Thursday, August 1, 2013

Fall Upward

We take in our days with the familiarity of comfort. We believe in our predictions. We depend on the consistency of our survival while forsaking exposure to a deeper consideration. We tell ourselves that there is little hope in chance even while we take it. But all of us have wandered. All of us have walked into the dark places with wide eyes and have been elevated by the discovery. Those moments are not chance exploration. Those moments define our "why". They are the essence of what makes you believe in your truth. They are manifestations of our creativity and courage. A new belief holds power. A power that like a fire spreads and grows but builds rather than destroys. It inspires and delivers opportunity. We do this and call it luck. We explore and see new things and don't take credit for noticing. Learning and teaching take equal shares of courage. Accepting a new idea at times feels like standing on the edge of a rocky cliff and letting yourself fall forward. But it's important to realize that there is no gravity in the creative process. You are in control. Allow yourself to fall upward. Learning and teaching, listening and sharing is the most important thing we can do for each other.

Friday, June 14, 2013

Nobody Cares about You

Sorry if that seems harsh, but the truth is in the way that statement makes you feel. If you agree, then I am likely right. If you are offended by that statement, you likely don't believe it's true and you've already begun to file through all the reasons why'.

"I have value!"
"I make a difference!"
"I change lives!"

Great! That is the perfect state of mind to be in to get some real work done. If you really believe those things are true, you must ask yourself if others also think that way about you or your brand. Do people seek you out? Do they value associating with you? If not, is it their fault, or yours?

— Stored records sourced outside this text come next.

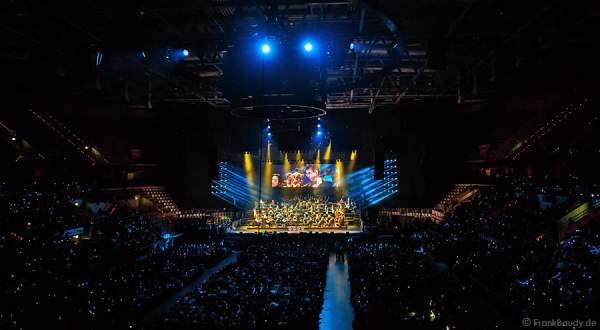 Night of the Proms 2014 SAP Arena Mannheim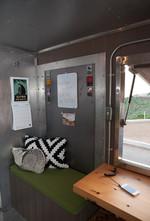 Roving-Ranger-Interior-2.jpg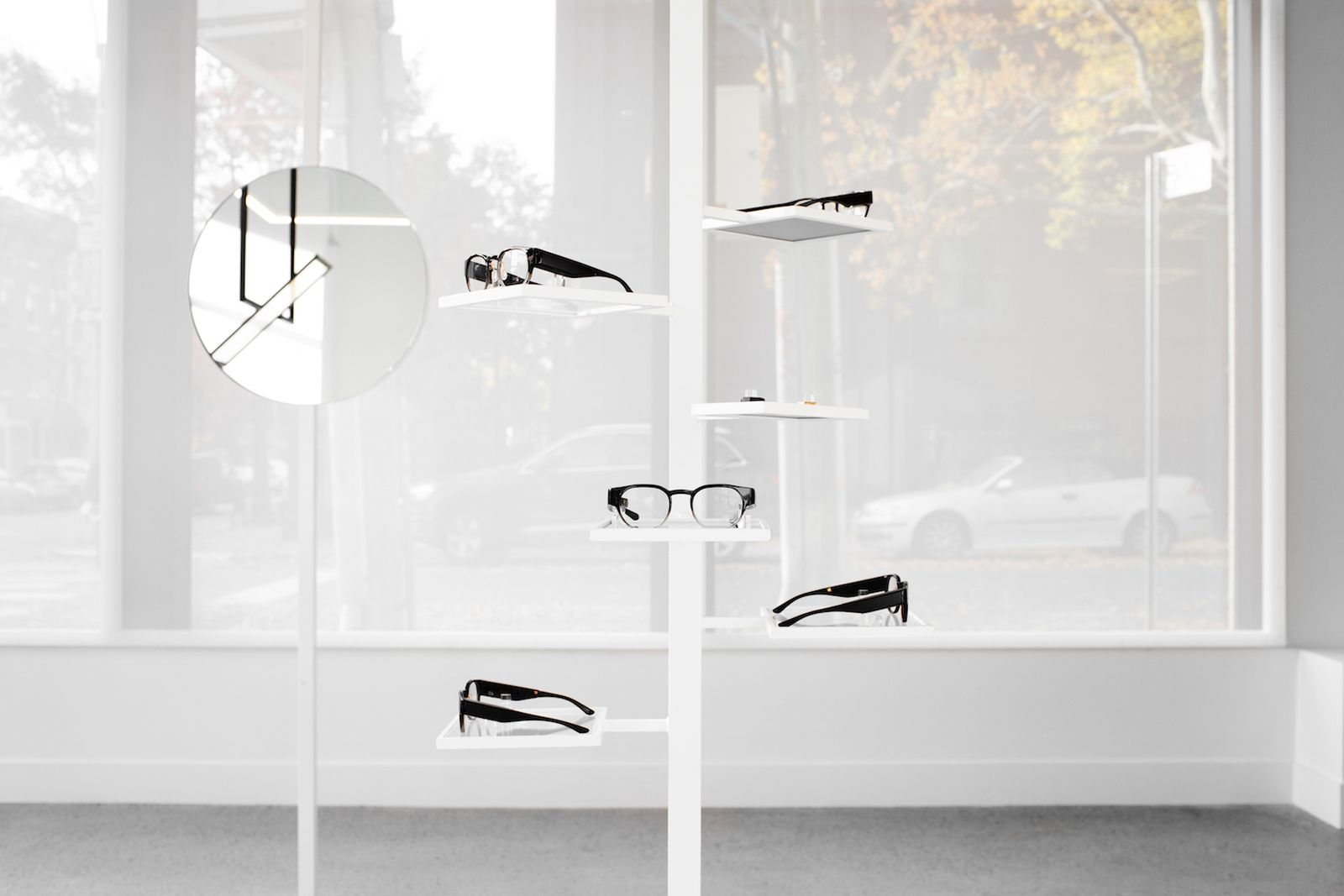 north focals smart glasses showroom focals by north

When people ask "What do you do?", are they looking for a list of tasks? Or, are they actually asking "What can you fix?", or "Can you enlighten me on solutions I didn't even realize I need?" If they had the answer to those questions then they wouldn't be talking to you, right? So, it's not about you, it's about the results you can achieve.

But to find out how to answer those questions, you first need to figure out what it is you do, how you do it and why you do it. Be truthful to yourself at this point, as it will lead you on the right path. It will open your eyes to the value and impact of what you do. This makes answering the big questions easier, because you become more qualified to understand what motivates and drives you. Solutions manifest themselves more quickly as a result, and you can answer the "What can you fix?" questions with confidence.

When people ask you, "What do you do?", you should describe the impact of what you do first. Then the tactics on how you get those results, so they can clearly see how what you do impacts what they need.